▶ **DATA UNDER STUDY**:
----------------
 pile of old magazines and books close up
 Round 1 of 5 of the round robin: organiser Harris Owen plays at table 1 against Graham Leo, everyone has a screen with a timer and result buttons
----------------
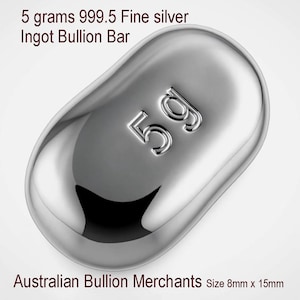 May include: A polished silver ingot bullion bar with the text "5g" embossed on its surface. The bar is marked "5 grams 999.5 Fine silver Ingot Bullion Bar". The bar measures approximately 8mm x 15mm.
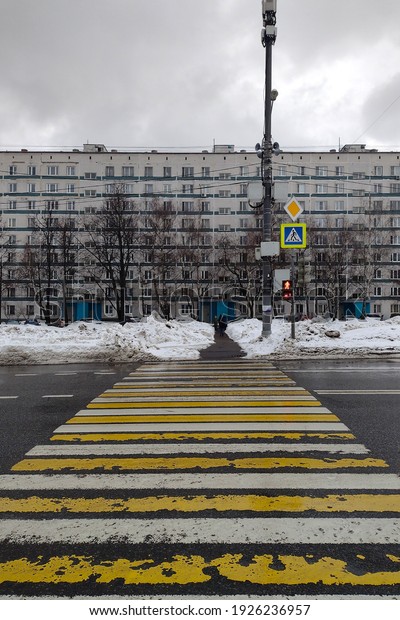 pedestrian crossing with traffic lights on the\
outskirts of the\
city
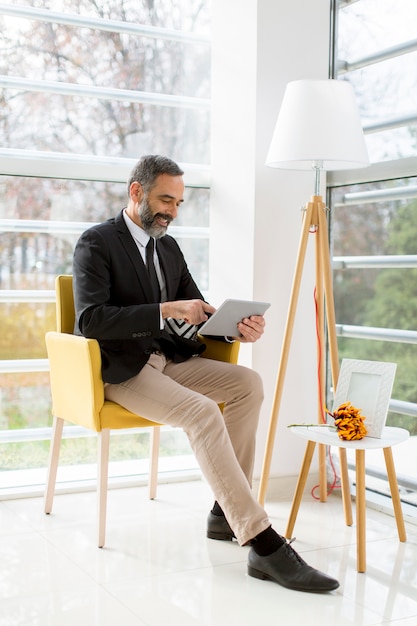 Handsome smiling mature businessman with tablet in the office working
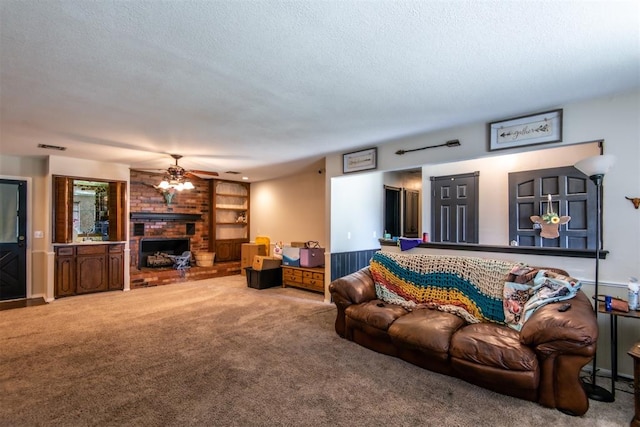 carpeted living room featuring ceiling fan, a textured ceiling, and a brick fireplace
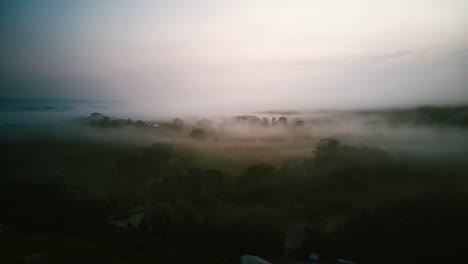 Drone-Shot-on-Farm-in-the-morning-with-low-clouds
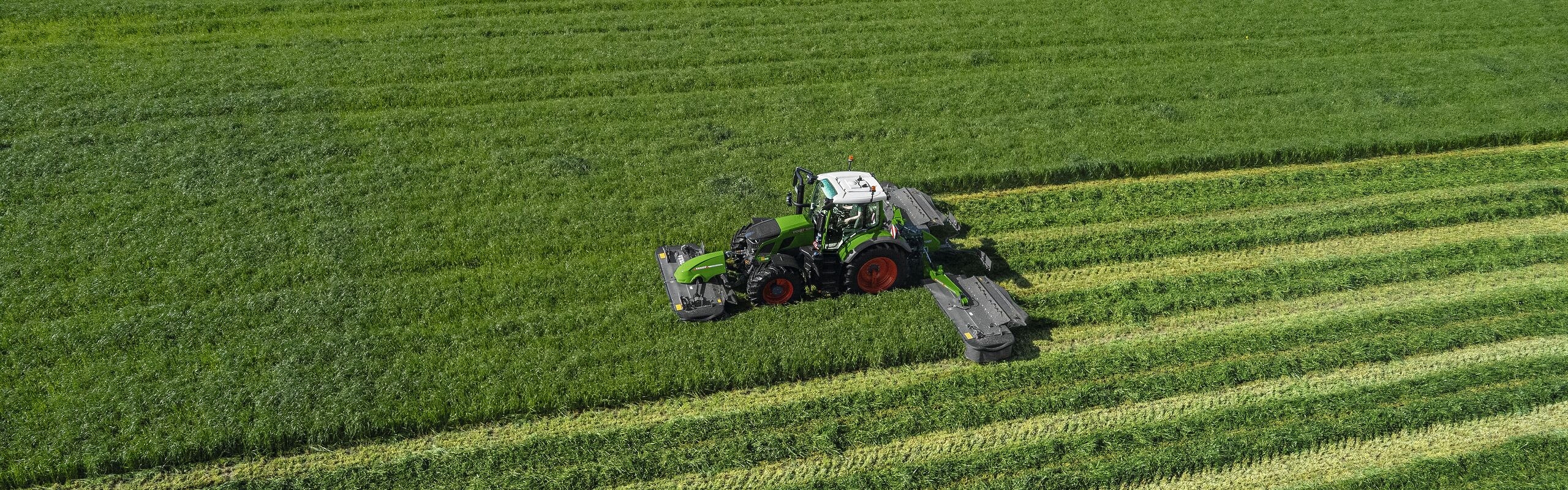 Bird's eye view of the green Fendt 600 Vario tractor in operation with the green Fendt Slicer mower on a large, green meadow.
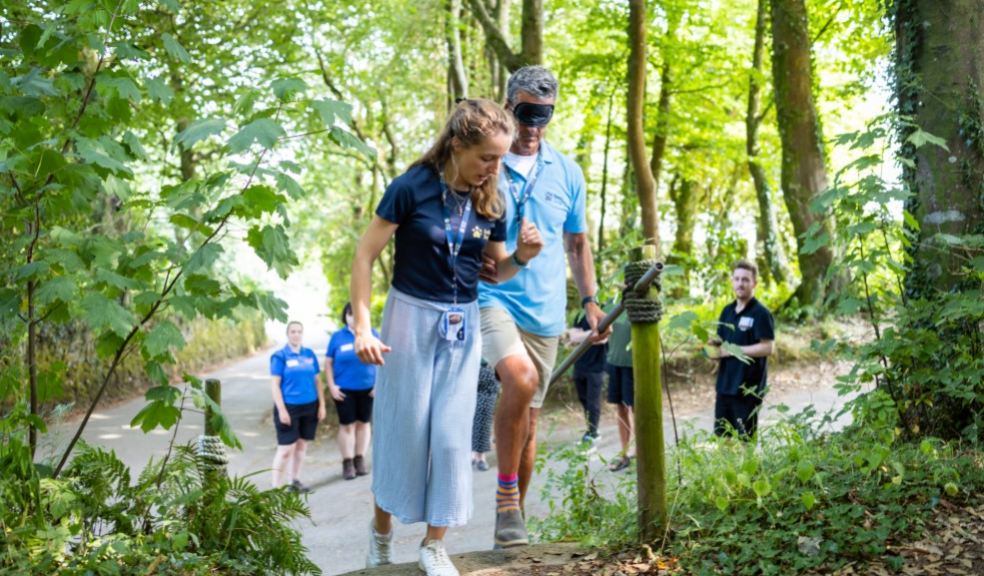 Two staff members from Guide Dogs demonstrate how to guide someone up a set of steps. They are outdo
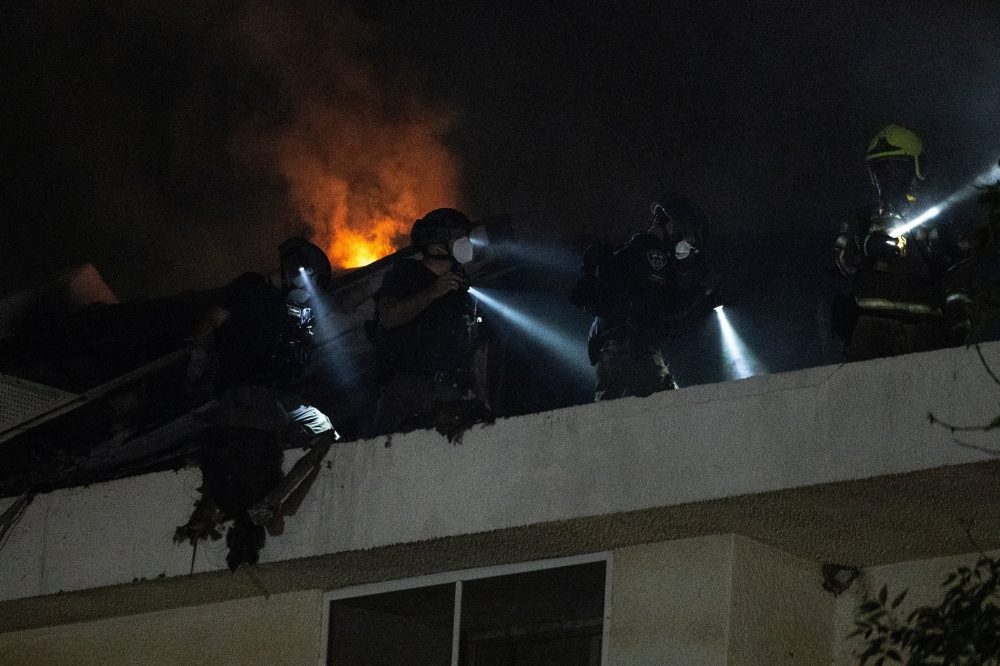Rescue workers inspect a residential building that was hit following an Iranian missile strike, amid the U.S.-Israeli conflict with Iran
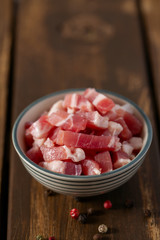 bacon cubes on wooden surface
----------------
▶ **TASK TO COMPLETE**:
Put the rows from the line with "pile of old magazines and books close up" up to and including the line with "Round 1 of 5" into a JSON list of strings, one string per line, with blank lines left out.

▶ **SOLUTION TO THIS TASK**:
[
  " pile of old magazines and books close up",
  " Round 1 of 5 of the round robin: organiser Harris Owen plays at table 1 against Graham Leo, everyone has a screen with a timer and result buttons"
]